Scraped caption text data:
........

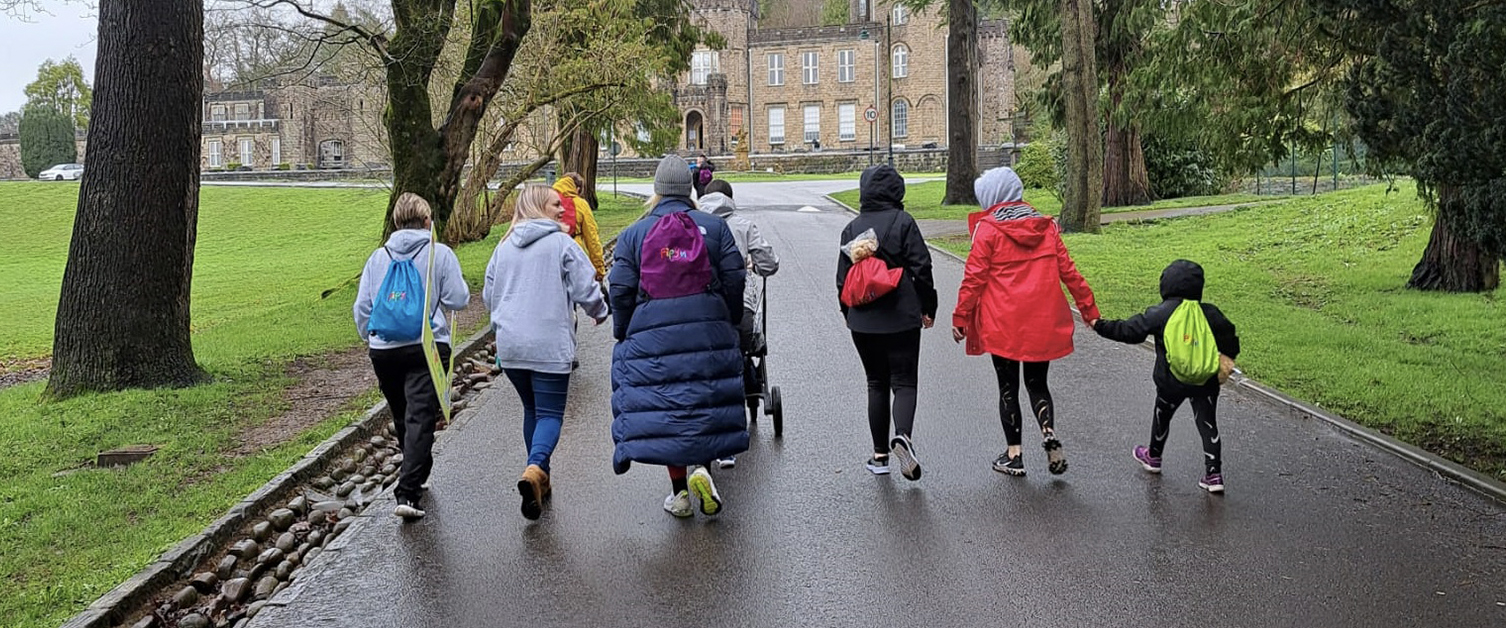 people walking through park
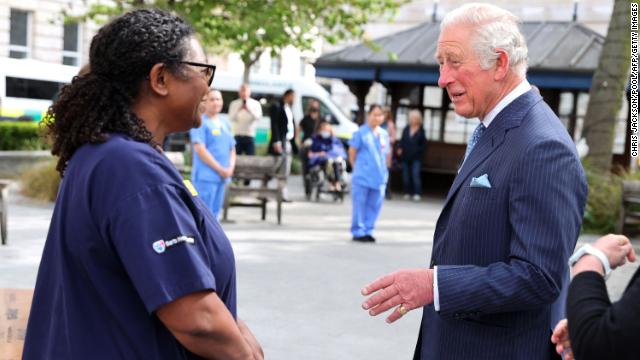 Charles speaks with nursing staff during a visit to St Bartholomew's Hospital.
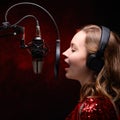 Girl sings into a studio microphone in a recording studio. Square photo for instagram Royalty Free Stock Photo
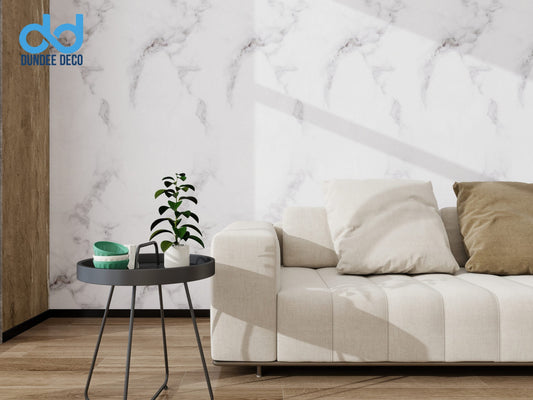 Living area with couch against marble wall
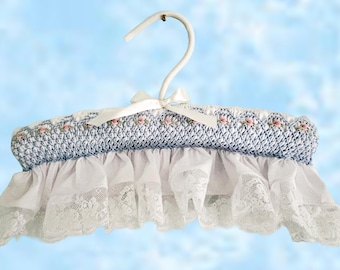 Könnte beinhalten: Ein gepolsterter Kleiderbügel, bezogen mit blauem Stoff in Smock-Optik und kleiner rosa Blumenstickerei. Der Bügel ist oben mit einer weißen Satinschleife verziert und hat am unteren Rand einen weißen Rüschenbesatz mit Spitzenkante.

........

*What the task asks:* Which lines run from the one holding "Living area with couch against marble wall" through the end of the records? Reproduce them word for word, both ends included, with no pictures.

*Exercise output:*
 Living area with couch against marble wall
 Könnte beinhalten: Ein gepolsterter Kleiderbügel, bezogen mit blauem Stoff in Smock-Optik und kleiner rosa Blumenstickerei. Der Bügel ist oben mit einer weißen Satinschleife verziert und hat am unteren Rand einen weißen Rüschenbesatz mit Spitzenkante.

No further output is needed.